Keep these tips handy for the next time you encode video.
- Deinterlace your source video
- Choose a frame size where the width and height are evenly divisible by 16
- Maintain the aspect ratio of your source video
- Crop any empty space (like letter boxing) and crop/scale to remove edge jaggies around your video
- Select bitrates that are appropriate for your target audience
- Export your source video from your editing software at the highest quality possible prior to encoding
- If your encoding tool offers 2-pass encoding, use it!

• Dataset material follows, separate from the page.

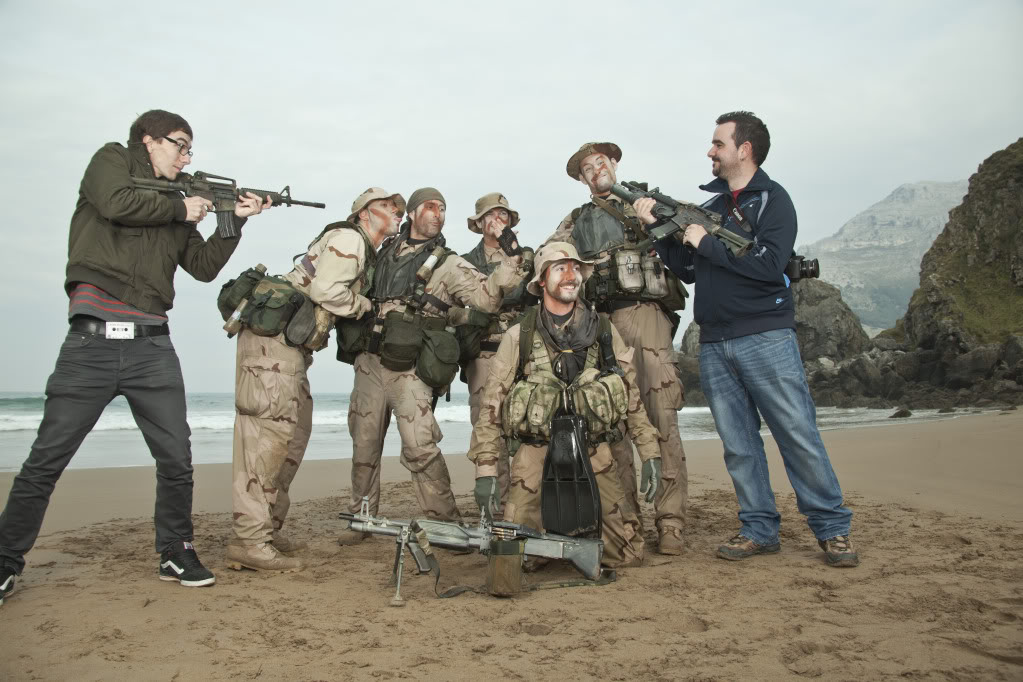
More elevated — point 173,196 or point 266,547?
point 173,196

- Use VBR (Variable Bit Rate) for Progressive Download and CBR (Constant Bit Rate) for RTSP Delivery
- The square pixel equivalent to 720×480 is 640×480, HD 1920×1080 is already in square pixels
- Export a short segment of your source video and do multiple test encodes to save time until you find the perfect settings






2 Comments
So, are you saying I shouldnt be ripping my final copy from After Effects? That I should export from AFX using minimal compression in an AVI wrapper THEN encode using MPEGStreamClip or some such encoder? Just wondering, because I am getting tired of experimenting with encoding projects that look like they were shot through cheese cloth. The footage I export from Premiere using AVI is very nice, but once I do my CC work in AFX its either a blurry mess or too big to post to Vimeo (+500mb) and the clips are usually around 2min long at 1080×720.

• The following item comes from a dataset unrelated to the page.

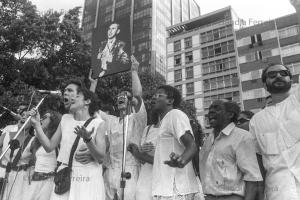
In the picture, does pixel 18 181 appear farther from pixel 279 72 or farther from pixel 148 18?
pixel 148 18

@Aerovelo, that is exactly right. After Effects is a great compositing tool, but not much of a compression tool. You should export full uncompressed audio and video from AE and then use a tool such as Sorenson Squeeze, SUPER, or Handbrake to encode to H.264 MP4 for the web. For Vimeo, YouTube or other service that will then reencode your video again, you should choose the highest data rate you can without going over the upload filesize limit.